Of the money teachers do make, a portion of it is spent back on the classroom. A recent Department of Education survey found that, between 2014 and 2015, a startling 94% of public school teachers paid for school supplies without reimbursement from their school districts. Many school districts have stipends for teachers to use on providing supplies, decorating their classrooms and more — but that cash doesn’t last long, teachers tell Money.
In Brooklyn, James receives a $250 budget each year for school supplies. “But I end up spending that before class even starts,” she says. Before the 2018-19 school year, James returned to find a mess left behind by summer school classes; she says she spent $500 of her own money on cleaning supplies, organizational supplies, shelving and other materials to get her classroom cleaned up and organized.
Teaching can exact a stiff emotional toll.
In addition to out-of-pocket costs, educators say they often face a heavy emotional outlay.
“We’re not expected to deliver just an academic curriculum,” says James, the English teacher from Brooklyn. “We’re emotional educators for kids as well. I teach them English, but 50% of my job is teaching English and the other 50% is teaching them how to be students, and how to be teenagers.”

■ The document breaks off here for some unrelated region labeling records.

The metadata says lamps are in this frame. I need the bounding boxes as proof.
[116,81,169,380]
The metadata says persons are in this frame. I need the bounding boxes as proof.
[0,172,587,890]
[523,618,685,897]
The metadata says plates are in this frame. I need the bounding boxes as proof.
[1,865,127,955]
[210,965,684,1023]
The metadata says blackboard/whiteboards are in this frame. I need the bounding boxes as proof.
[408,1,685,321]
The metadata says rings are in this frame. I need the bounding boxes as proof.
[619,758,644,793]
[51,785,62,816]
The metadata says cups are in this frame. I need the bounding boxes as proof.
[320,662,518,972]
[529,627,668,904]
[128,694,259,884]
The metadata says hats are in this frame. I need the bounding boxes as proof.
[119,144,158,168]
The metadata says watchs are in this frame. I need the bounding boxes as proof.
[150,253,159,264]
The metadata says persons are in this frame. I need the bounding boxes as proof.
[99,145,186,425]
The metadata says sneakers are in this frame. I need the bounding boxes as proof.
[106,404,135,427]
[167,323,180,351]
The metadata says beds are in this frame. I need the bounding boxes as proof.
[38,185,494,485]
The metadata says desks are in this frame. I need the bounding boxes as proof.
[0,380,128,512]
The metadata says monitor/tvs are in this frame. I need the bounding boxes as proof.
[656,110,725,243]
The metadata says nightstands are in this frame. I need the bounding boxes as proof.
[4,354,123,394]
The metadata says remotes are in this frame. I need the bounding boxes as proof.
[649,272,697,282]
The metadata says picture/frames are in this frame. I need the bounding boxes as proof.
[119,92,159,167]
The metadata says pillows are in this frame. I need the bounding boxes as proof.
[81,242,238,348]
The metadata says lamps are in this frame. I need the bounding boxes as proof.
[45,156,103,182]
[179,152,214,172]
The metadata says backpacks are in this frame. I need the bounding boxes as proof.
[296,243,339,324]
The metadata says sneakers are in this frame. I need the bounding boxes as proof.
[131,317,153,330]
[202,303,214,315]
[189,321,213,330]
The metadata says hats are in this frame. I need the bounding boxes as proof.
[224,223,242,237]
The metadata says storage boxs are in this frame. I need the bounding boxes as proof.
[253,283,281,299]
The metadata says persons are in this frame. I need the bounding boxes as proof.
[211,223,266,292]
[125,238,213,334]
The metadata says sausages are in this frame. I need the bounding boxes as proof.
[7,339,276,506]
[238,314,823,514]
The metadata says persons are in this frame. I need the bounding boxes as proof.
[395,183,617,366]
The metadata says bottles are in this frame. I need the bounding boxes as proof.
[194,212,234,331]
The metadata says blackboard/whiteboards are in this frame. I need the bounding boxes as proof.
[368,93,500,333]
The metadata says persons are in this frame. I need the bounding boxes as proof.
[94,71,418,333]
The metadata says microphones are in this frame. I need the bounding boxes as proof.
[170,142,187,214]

Brianne Solomon, an art teacher from West Virginia, says she feels like a surrogate parent or sibling to her more than 180 students. Each of them have her phone number, so she often serves as a resource even when she’s not in the classroom. “So many of our students come from broken homes, and you have to pick up the slack. You have to combat all of that,” Solomon says. “These kids don’t come to school to learn. They come to be loved.”
Of course, for many of the educators who spoke with Money, these emotional connections are exactly what keep them in the profession. Even so, however, balancing it all can be exhausting. “It’s an incredible amount of work," says John Troutman McCrann, a high school math teacher based in New York City. That work, he says, can be "life-altering" — but also "incredibly draining."
Teachers feel undervalued, misunderstood, and disrespected.
It's hard to say exactly how, or when, the public's view of teaching diverged from reality. But the upshot, say teachers, is a sense that they are undervalued and misunderstood.
When educators walked out of schools around the country earlier this year to demand higher wages, better benefits and improved working conditions, some state legislatures responded with extra funding. But teachers note that for many state governments, funding public education is not a top priority.
It's mystifying, says McCrann, the math teacher from New York: Wouldn't an taxpayer or state lawmaker want their children to have the best-equipped teachers possible?
“People need to think about what kind of experience they want the person who’s leading the learning of their child to have,” he says. “Do I want them sleeping four hours a night? No one in their right mind would choose that for their own kids."
Indeed, many teachers did not go into the profession for its wages and hours. Many come into the field to help children develop and learn — and to make a difference in their lives. But teachers feel like they aren't seen this way — and they want that to change.
“We’re not babysitting,” says Gish, the teacher from Colorado. “We are molding the future.”